Hadits Qauliyah, Fi’liyah dan Taqririyah
1.
Hadits Qauli
Yang dimaksud dengan hadist Qauli, ialah segala bentuk perkataan
atau ucapan yang disandarkan kepada Nabi SAW. dengan kata lain hadist tersebut
berupa perkataan Nabi SAW yang berisi berbagai tuntutan dan petunjuk syara’,
peristiwa-peristiwa dan kisah-kisah, baik yang berkaitan dengan aspek akidah,
syari’ah maupun akhlaq.
Diantara contoh Hadist Qauli adalah hadist tentang do’s Rasulullah
SAW yang ditujukan kepada orang yang mendengar, menghafal, dan menyampaikan
ilmu. Hadist tersebut berbunyi:
نَضَّرَ
اللّهُ امْراءً سَمِعَ مِنَّاحَدِيْثًا فَحَفِظَةُ حَتَّى يُبَلِّغَهُ غَيْرَهُ فَاِنّهُ
رُبَّ حَامِلٍ فِقْهٍ لَيْسَ بِفَقِيْهٍوَرُبَّ حَامِلٍ فِقْهٍ اِ لَى مَنْ هُوَ
اَفْقَهُ مِنْهُ ثَلاَ ثٌ خِصَالٍ
لاَيَغِلُّ عَلَيْهِنَّ قَلْبُ مُسْلِمٍ اَبَدًا اِخْلاَ صُ الْعَمَلِ لِلّهِ
وَمُنَا صَحَةُ وُلاَةِ الاْمرِ وَلُزُوْمُ الْجَمَاعةِ فَاِنَّ دَعْوَتَهُمْ
تُحِيْطُ مِنْ وَرائِهِمْ (رواه احمد).
Artinya: Semoga Allah memberi kebaikan kepada orang yang
mendengarkan perkataan dariku kemudian menghafal dan menyampaikan kepada orang
lain, karena banyak orang berbicara mengenai fiqih padahal ia bukan ahlinya.

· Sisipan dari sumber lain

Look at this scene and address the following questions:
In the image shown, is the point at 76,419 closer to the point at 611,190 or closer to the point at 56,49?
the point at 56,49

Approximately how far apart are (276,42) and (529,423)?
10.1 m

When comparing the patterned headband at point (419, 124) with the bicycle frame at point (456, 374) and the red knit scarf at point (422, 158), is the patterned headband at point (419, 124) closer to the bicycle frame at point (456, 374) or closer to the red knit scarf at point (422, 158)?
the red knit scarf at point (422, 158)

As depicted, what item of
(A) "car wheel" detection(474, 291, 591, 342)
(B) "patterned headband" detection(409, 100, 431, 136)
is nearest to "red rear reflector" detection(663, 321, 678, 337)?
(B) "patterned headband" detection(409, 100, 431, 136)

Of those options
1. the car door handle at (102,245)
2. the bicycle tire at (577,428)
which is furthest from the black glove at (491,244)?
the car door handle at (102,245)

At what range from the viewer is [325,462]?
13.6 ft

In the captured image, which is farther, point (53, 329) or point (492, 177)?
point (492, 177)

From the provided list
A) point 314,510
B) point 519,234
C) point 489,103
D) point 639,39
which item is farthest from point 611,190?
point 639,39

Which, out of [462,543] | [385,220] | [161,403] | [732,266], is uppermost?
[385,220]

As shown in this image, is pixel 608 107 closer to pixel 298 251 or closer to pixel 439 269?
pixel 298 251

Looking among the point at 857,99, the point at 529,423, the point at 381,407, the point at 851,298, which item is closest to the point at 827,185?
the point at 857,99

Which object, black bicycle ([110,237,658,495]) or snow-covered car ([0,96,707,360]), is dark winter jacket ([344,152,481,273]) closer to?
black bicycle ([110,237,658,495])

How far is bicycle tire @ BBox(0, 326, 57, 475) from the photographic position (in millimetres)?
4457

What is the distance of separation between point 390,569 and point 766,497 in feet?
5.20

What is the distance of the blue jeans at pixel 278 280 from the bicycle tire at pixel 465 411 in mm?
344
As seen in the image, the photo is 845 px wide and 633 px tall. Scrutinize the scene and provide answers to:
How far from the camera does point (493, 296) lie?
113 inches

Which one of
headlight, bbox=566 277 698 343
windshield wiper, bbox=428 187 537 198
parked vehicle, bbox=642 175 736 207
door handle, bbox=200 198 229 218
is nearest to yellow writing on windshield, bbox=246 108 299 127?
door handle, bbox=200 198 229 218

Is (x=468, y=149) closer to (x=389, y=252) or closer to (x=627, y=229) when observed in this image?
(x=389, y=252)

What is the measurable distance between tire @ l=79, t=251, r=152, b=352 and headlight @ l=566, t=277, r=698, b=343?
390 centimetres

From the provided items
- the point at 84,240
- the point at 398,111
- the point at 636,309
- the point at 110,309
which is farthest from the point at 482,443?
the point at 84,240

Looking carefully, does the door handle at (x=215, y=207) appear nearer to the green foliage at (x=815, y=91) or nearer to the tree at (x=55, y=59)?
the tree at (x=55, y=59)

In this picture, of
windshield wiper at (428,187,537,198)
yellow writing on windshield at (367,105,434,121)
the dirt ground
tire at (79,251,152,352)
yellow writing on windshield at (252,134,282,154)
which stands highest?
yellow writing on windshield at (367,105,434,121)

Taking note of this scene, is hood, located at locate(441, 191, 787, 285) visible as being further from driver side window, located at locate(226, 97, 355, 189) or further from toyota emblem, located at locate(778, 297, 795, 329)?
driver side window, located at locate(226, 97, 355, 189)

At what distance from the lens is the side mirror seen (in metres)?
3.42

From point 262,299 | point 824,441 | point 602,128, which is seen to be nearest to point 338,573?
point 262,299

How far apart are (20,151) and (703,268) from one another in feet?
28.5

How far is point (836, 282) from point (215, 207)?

Ada tiga sifat yang karenanya tidak akan timbul rasa dengki dihati seorang
muslim,yaitu ikhlas beramal semata-mata kepada Allah SWT, menasihati,taat,
patuh kepada pihak penguasa dan seti terhadap jama’ah. Karena sesungguhnya doa
mereka akan memberikan motivasi dan menjaganya) dari belakang.(HR Ahmad).
Menurut
rangkinya Hadist qauli menmempati urutan pertama dari bentuk-bentuk hadist
lainnya. Urutan ini menunjukkan kualitas hadist qauli menempati kualitas
pertama diats kualitas hadist fi’li dan hadist taqriri
Yang
dimaksud dengan hadist fi’liyah yaitu segala yang disandarkan kepada Nabi SAW
berupa perbuatannya yang sampai kepada kita. Seperti hadist tentang shalat
diatas kendaraan:
كَا نَ النّبِيُّ ص م عَلَى رَا حِلَتِهِ حَيثُ تَوجَّهَتْ بِهِ (متفق
اليه)
Artinya:
Nabi SAW diatas tunggangannya, kemana saja tunggangnnya itu menghadap. (H.R
Mutafaq ‘alaih, juga at-Turmudzi dan Ahmad Amir bin Rabi’ah)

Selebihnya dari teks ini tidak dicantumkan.